NOTAS (2)

3 1 0
                                    


Basta entrar na internet para ler que os cinquenta e dois fornos existentes em Auschwitz não teriam capacidade de queimar quatro mil setecentos e cinquenta e seis cadáveres por dia, média necessária para se chegar ao número total de mortos das estatísticas oficiais.

Há inúmeros textos sobre a impossibilidade de funcionamento das câmaras, por causa da dispersão do gás liberado pelas partículas de ácido cianídrico e da dificuldade de colocar tanta gente no interior de um compartimento desses sem despertar suspeita. O gás mataria os guardas quando entrassem na câmara depois das execuções. Mesmo com um sistema de ventilação milagroso, que eliminasse qualquer possibilidade de contato com o sistema respiratório, ou mesmo se os guardas usassem máscaras, as quais não eram cem por cento eficientes na época, seria preciso lançar a totalidade das partículas para o exterior do prédio, e isso teria matado os que estivessem na direção do vento — guardas, funcionários, oficiais.

Basta um clique, e está lá escrito que não há fotos ou plantas arquitetônicas das câmaras. Que não havia razão para matar prisioneiros que estavam trabalhando para os alemães. Que não havia por que diminuir a capacidade de campos que produziram carvão, borracha sintética, componentes químicos, armas e combustíveis, e o impulso que isso deu à economia do país beneficiando empresas como a BMW, a Daimler-Benz, o Deutsche Bank, a Siemens e a Volkswagen.

Já li que a fome matou não apenas judeus, mas uma grande parcela da população alemã da época. Que a questão não são as mortes, e sim se houve ato deliberado em relação a elas, e que nesse sentido não há um único documento que registre uma ordem expressa para a solução final, nem um único testemunho nazista feito com a assistência de um advogado e sob juramento, o que seria inverossímil em se tratando de uma alegada decisão de cúpula transmitida a generais, coronéis, majores, tenentes, sargentos, cabos e soldados, além de todos os funcionários civis e policiais das máquinas de extermínio.

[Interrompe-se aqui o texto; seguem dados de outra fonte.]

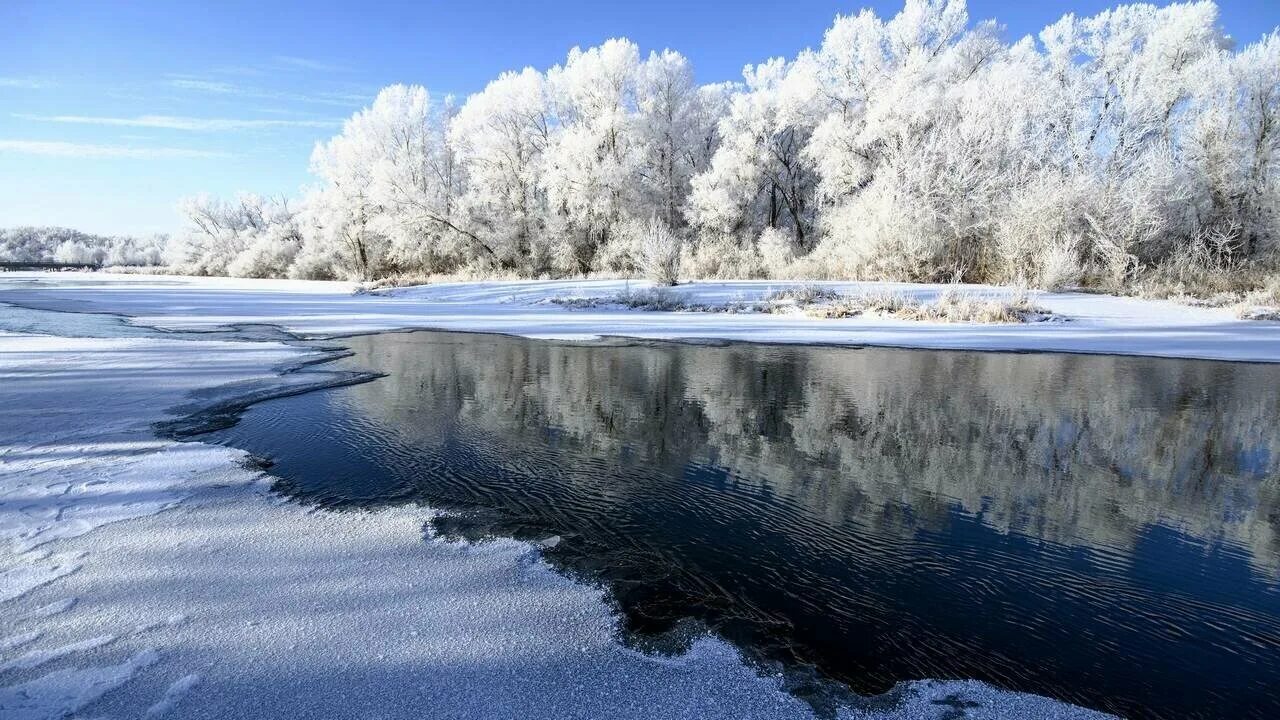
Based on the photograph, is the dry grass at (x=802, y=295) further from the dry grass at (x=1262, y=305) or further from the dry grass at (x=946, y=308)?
the dry grass at (x=1262, y=305)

Já li e ouvi muita coisa nessa linha, e um a um dos argumentos contrários, e poderia falar a respeito indefinidamente porque há gente que dedicou a vida inteira a formular essas perguntas e respostas, mas a questão que interessa aqui não é se o número de mortes foi inflado. Não é se as mortes aconteceram exatamente como na versão oficial. Não é se com base nessa versão se criou o que algumas pessoas chamam de indústria. Não é se o que essas pessoas chamam de indústria serve hoje para justificar qualquer tipo de opressão ativa que, com um tanto de elasticidade retórica e moral, daria para comparar à opressão sofrida na Segunda Guerra.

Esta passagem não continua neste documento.